How a Jewish teacher uprooted and relocated her school to escape the Nazis
The School that Escaped the Nazis: The True Story of the Schoolteacher Who Defied Hitler
By Deborah Cadbury
PublicAffairs, 448 pages, $30
While others hesitated, Anna Essinger leapt. A progressive educator who ran a successful small school in southern Germany, Essinger had read Hitler’s vitriolic 1925 manifesto, “Mein Kampf.” She surmised that his 1933 ascension to power spelled disaster for German Jews and anyone with democratic or humanistic leanings.
Her response was to spirit her school and many of its students out of Germany, a remarkable feat even early in the Third Reich. They ended up in Kent, England, in an old manor house that became the Bunce Court School. There, Essinger, Jewish by background if not belief, created a refuge for traumatized Jewish children fleeing increasingly hellish lives in Germany, Austria, Czechoslovakia and Poland. One German Jewish student, Leslie Brent, called the school “a paradise,” which made the violence he’d experienced seem “like a bad dream.”
This inspiring story is the subject of Deborah Cadbury’s “The School that Escaped the Nazis,” which focuses on how Essinger’s foresight, smarts and kindness transformed individual students’ lives. An Emmy-winning BBC-TV producer and the author of books on dinosaur hunters, European royalty and her own family’s chocolate empire, Cadbury is adept at drawing readers into her narrative. Occasionally, her encomia to Essinger and her school grow repetitive. But, overall, she does justice to this moving tale, whose narrative twists and turns and colorful characters would make a great movie.
Influenced by Quakerism and her education at the University of Wisconsin, Essinger wasn’t an apostle of total freedom. While Bunce Court was relaxed, she set limits and students feared her disapproval. But she fashioned an institution with a supportive peer culture, staffed by teachers deeply loyal to her and her ideas. The point was not just to educate, but to create a homey atmosphere to ease her students’ sense of loss and to replace, to the extent possible, the families most had left behind. She was known as “Tante Anna” – Aunt Anna, a woman at once “a little forbidding and immensely kind.”
Many Bunce Court students were at least functionally orphans, cut off from their parents by persecution and war. They often arrived via Kindertransports, organized rescues of thousands of European Jewish children. Some would later be reunited with their families; many others would not.
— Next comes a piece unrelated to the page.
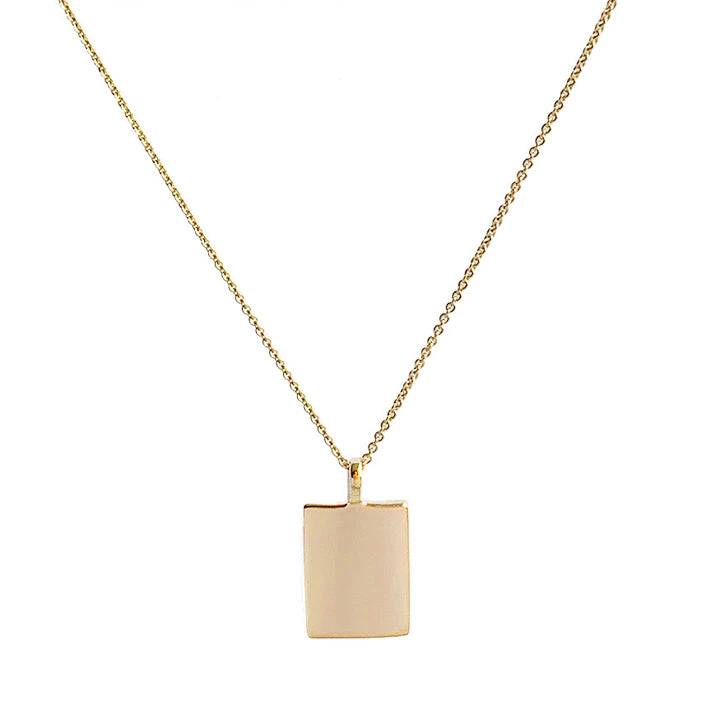 IBB Personalised 9ct Gold Dot Edge Rectangle Pendant Necklace, Gold at John  Lewis & Partners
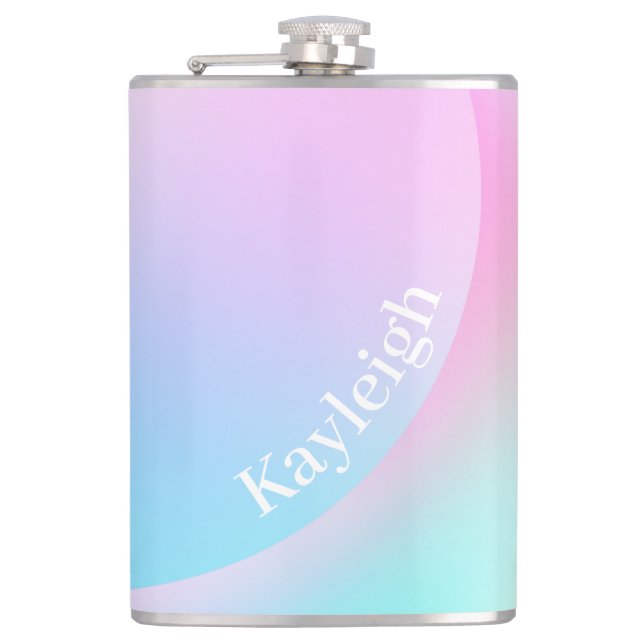 Soft Pastel Rainbow Gradient Shape Flask (Front)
As much out of necessity as philosophy, Bunce Court had a strong practical component. Students worked to improve the school, renovating the facility, constructing an amphitheater, laying out a tennis court and track, growing crops, cultivating livestock, and completing a variety of chores.
In addition to supervising her teachers and staff, Essinger was the school’s liaison to the British government and public. She raised money and cultivated other forms of support, including the admission of tuition-paying British day students. Periodically, her students would perform musical numbers and plays for the school’s sponsors and others. Music was one of the school’s many healing gifts.
Bunce Court weathered its share of setbacks. Money was always an issue. Jewish parents in Germany often lacked tuition, and for years, British inspectors refused to accredit the school. Finally, in 1937, the inspectors “were won round,” declaring Essinger to be “a most capable woman and a fine character” and her school spirited, if under-resourced. When Bunce Court’s existence was imperiled by a pending sale, Essinger managed to find the money to buy it.
Meanwhile, the situation in Europe was deteriorating. Cadbury cuts away from the school to detail the ordeals of its future pupils, as Hitler constricted, threatened and obliterated Jewish lives. We see the terror and destruction from the vantage point of these children.
Even life in England wasn’t necessarily secure. With war came the British order to round up Germans over 16 as “enemy aliens,” making no exception for Jewish refugees. Both older students and some staff members at Bunce Court were interned, though later released. Then the building itself was requisitioned by the military, and the school was forced to relocate.
Essinger found new digs to the west, Trench Hall in Shropshire, which was ramshackle and too small. Once again, she enlisted her students to aid in renovations and used other locations to house the overflow.
Some of the book’s most compelling passages, compiled from both memoirs and author interviews, relate the ordeals of some of the school’s later students. Sidney Finkel, for example, survived the liquidation of a Nazi ghetto in Poland, brutal treatment and slave labor in concentration camps, and typhus. By the time he arrived at Bunce Court, Cadbury writes, “he had lost all concept of normal living.”
After fleeing ghetto deportations, Sam Oliner concealed his Jewish identity and roamed the Polish countryside, narrowly eluding capture and death. Like many others, he arrived at Bunce Court deeply traumatized, and found healing there, mentoring Finkel and others. He would later move to California and start an institute to study altruistic behavior.
Through all her tribulations, Essinger persevered, seemingly untiring even as she aged and her already-poor eyesight deteriorated. The school, so much a reflection of her extraordinary vigor and personality, could not survive her retirement, Cadbury notes, closing in July 1948. But it remains satisfying to see its accomplishments, and Essinger’s, finally given their due.